Meios online ganham força como fonte de informação para tomada de decisão de voto do eleitor

Meios online somam 19% e ficam no mesmo patamar de rádio, propaganda eleitoral oficial e conversa com amigos e parentes

As conversas com amigos e parentes perderam força na hora do eleitor brasileiro escolher seu candidato na eleição. Pesquisas do IBOPE Inteligência mostram que a internet é responsável por essa queda. Nas eleições municipais de 2008, 47% dos eleitores diziam que conversa com familiares e amigos era muito importante para a tomada de decisão sobre o seu voto. Em dezembro de 2015, esse número cai para menos da metade: 22%.
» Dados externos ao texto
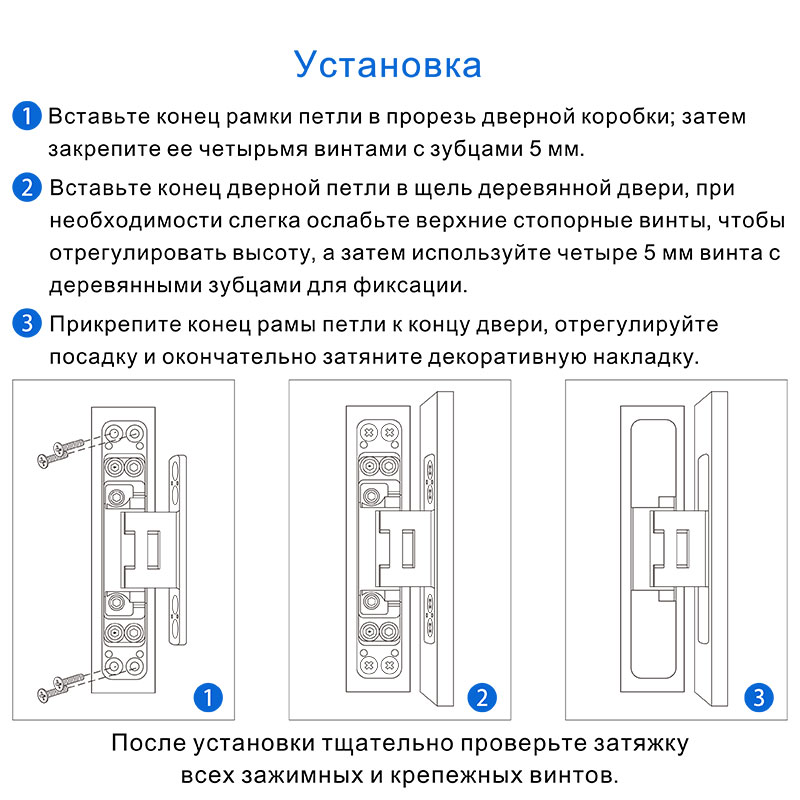 Установка

1 Вставьте конец рамки петли в прорезь дверной коробки; затем закрепите ее четырьмя винтами с зубцами 5 мм.

2 Вставьте конец дверной петли в щель деревянной двери, при необходимости слегка ослабьте верхние стопорные винты, чтобы отрегулировать высоту, а затем используйте четыре 5 мм винта с деревянными зубцами для фиксации.

3 Прикрепите конец рамы петли к концу двери, отрегулируйте посадку и окончательно затяните декоративную накладку.

1

2

3

После установки тщательно проверьте затяжку всех зажимных и крепежных винтов.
Em compensação, sobe de 3% para 14% a quantidade de brasileiros que utilizam a internet como meio de informação para assuntos eleitorais, sobretudo entre jovens: 22% entre eleitores de 16 a 24 anos e 17% entre eleitores de 25 a 34. As redes sociais (Facebook, Twitter e WhatsApp), nem citadas em 2008, são mencionadas por 5% da população. Para quem tem idade de 16 a 24 anos, redes sociais representam 8% das fontes de informação para escolher um candidato e 9% para quem tem de 25 a 34 anos.

Juntas essas duas fontes de informação somam 19% e ficam no mesmo patamar de rádio (18%), propaganda eleitoral oficial (19%) e, claro, da conversa com amigos e parentes (22%). Também permanecem acima dos jornais e revistas, que tinham 12% em 2008 e agora somam 10%, mas ainda abaixo da televisão, que de 48% em 2008 agora tem 51%.
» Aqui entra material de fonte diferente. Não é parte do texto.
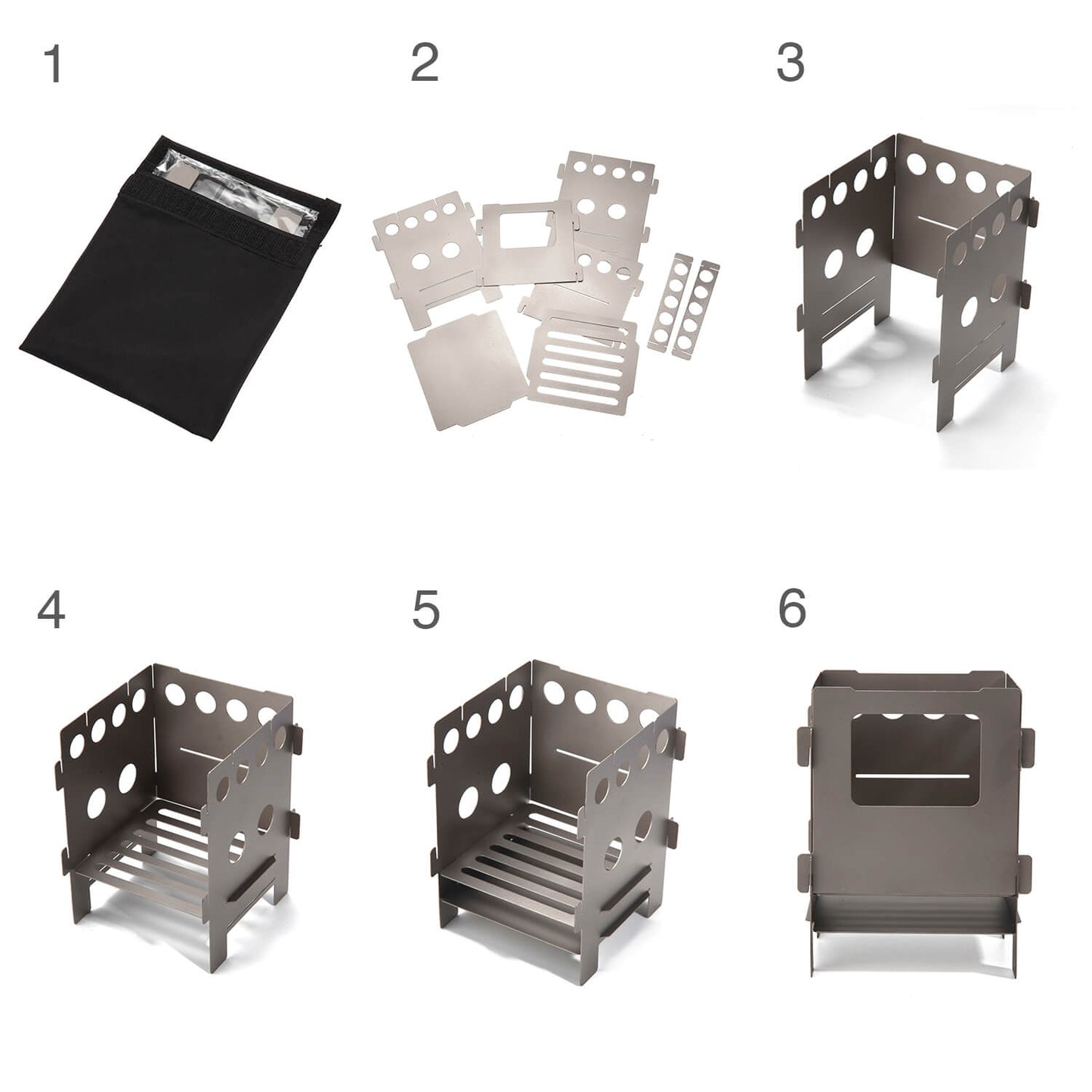 1

2

3

4

5

6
Porém, de acordo com o tamanho do município, o poder da televisão aumenta ou diminui. Nas cidades com até 50 mil habitantes, a TV é citada como fonte de informação por 41% dos eleitores, contra 60% nos municípios com mais de 500 mil. Nas cidades menores, o rádio tem mais importância (23%) do que nos grandes centros urbanos (16%) e a conversa com amigos/familiares é o segundo maior influenciador (28%).